I think there's one back there.

V
Victoria McCulloch
Analyst

Thanks. Sorry, one more. Victoria McCulloch at RBC. Just following on maybe from David's question with the oil price now near $70 a barrel and for slightly longer period and slightly more optimism. How do you think this impacts both your costs of existing operations and M&A in the wider sort of portfolio as an acquirer? And then separately, looking at hedging, I know that you use the U.S. dollar and NOK to U.S. dollar in your guidance. What hedging do you have in place for FX going into this year?

K
Karl Johnny Hersvik
Chief Executive Officer

Okay, I can talk about 2 first points initially and then you can talk about hedging. When we think about this, we see a slight cost recovery in terms of unit costs. We see this particularly, probably in the drilling market coming up now initially, but there are still lots of capacity left untapped. So how this will actually impact the market is highly dependent on what kind of capacity gets contracted and how the prices end up.

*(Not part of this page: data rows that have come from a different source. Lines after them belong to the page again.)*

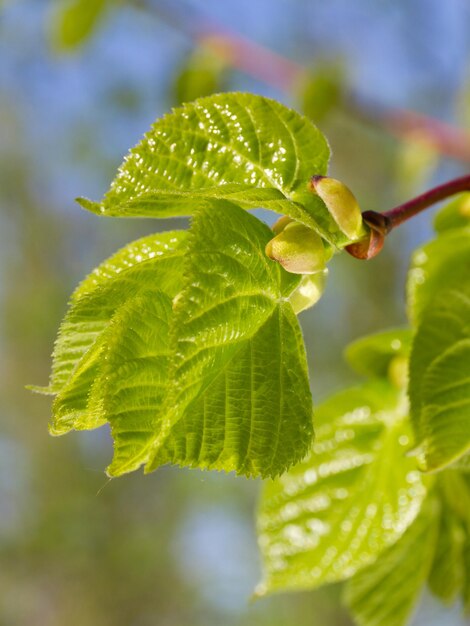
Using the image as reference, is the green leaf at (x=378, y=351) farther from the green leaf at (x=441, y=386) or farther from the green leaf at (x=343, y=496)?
the green leaf at (x=441, y=386)

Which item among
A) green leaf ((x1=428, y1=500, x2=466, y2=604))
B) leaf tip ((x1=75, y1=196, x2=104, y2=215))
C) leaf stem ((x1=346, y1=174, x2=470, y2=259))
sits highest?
leaf stem ((x1=346, y1=174, x2=470, y2=259))

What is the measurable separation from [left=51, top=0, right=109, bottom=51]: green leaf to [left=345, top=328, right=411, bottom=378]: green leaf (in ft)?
3.13

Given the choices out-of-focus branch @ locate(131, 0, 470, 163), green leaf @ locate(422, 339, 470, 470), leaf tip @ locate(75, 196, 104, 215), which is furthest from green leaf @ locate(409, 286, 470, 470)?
out-of-focus branch @ locate(131, 0, 470, 163)

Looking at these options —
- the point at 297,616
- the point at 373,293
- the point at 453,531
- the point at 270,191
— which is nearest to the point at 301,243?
the point at 270,191

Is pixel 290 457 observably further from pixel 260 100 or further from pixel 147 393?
pixel 260 100

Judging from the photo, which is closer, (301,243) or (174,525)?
(301,243)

But they will also be impacted by the fact that we've over the last couple of years seen a significant improving productivity. So even if you're kind of going back to the number of wells drilled on the exploration side, as an example, to what we saw back in 2008 and 2009, we see that the productivity levels are higher, meaning that less drilling days will be necessary to drill out the same number of targets. That will keep a downward pressure on prices. So in total, how this will pan out is a bit difficult to say from where I stand today. We are focusing almost solely on flow efficiency and productivity because we think our ability to impact on unit prices is rather limited as a small E&P player in a pretty big market. But we think our execution model, particularly as it pertains to the alliance model, gives us higher productivity and therefore higher flow efficiency and therefore lower cost per amount of work carried out in the end versus other normal execution strategies. When it comes to the M&A market, 2017 has been an incredibly active market on the Norwegian Continental Shelf with a lot of transaction closed, both in terms of straight sales, mergers, and acquisitions, some of them were more inventive formats and schemes. It's not completely ruled out that this won't continue out in 2018 as prices increase and therefore also as the price-ask merge. However, you could also find that the activity decrease as sellers get more optimistic on their outlooks from their existing assets. So again, it's a little bit hard to judge, but it's definitely going to be interesting.

A
Alexander Krane
Chief Financial Officer

On hedging, on FX hedging, we have in the past been hedging I think it's around 40% or so that we've tried to hedge on the NOK exposure, but we very much think that this company as a U.S. dollar-denominated company. So it's still NOK OpEx and it's NOK CapEx predominantly on Sverdrup that we're trying to hedge. I think recently and as we speak, we are more actively hedging the point estimates on Texas. So when we're expecting to get a tax refund, we are hedging that exposure just by using forward contracts. So it's a $1.5 billion tax refund, and we are, as we speak, trying to hedge a significant part of that which is a NOK exposure.

U
Unknown Executive

Okay. I think that concludes the Q&A round and therefore also the Q4 presentation. So thank you both those in the room and those on the web. Thank you so much.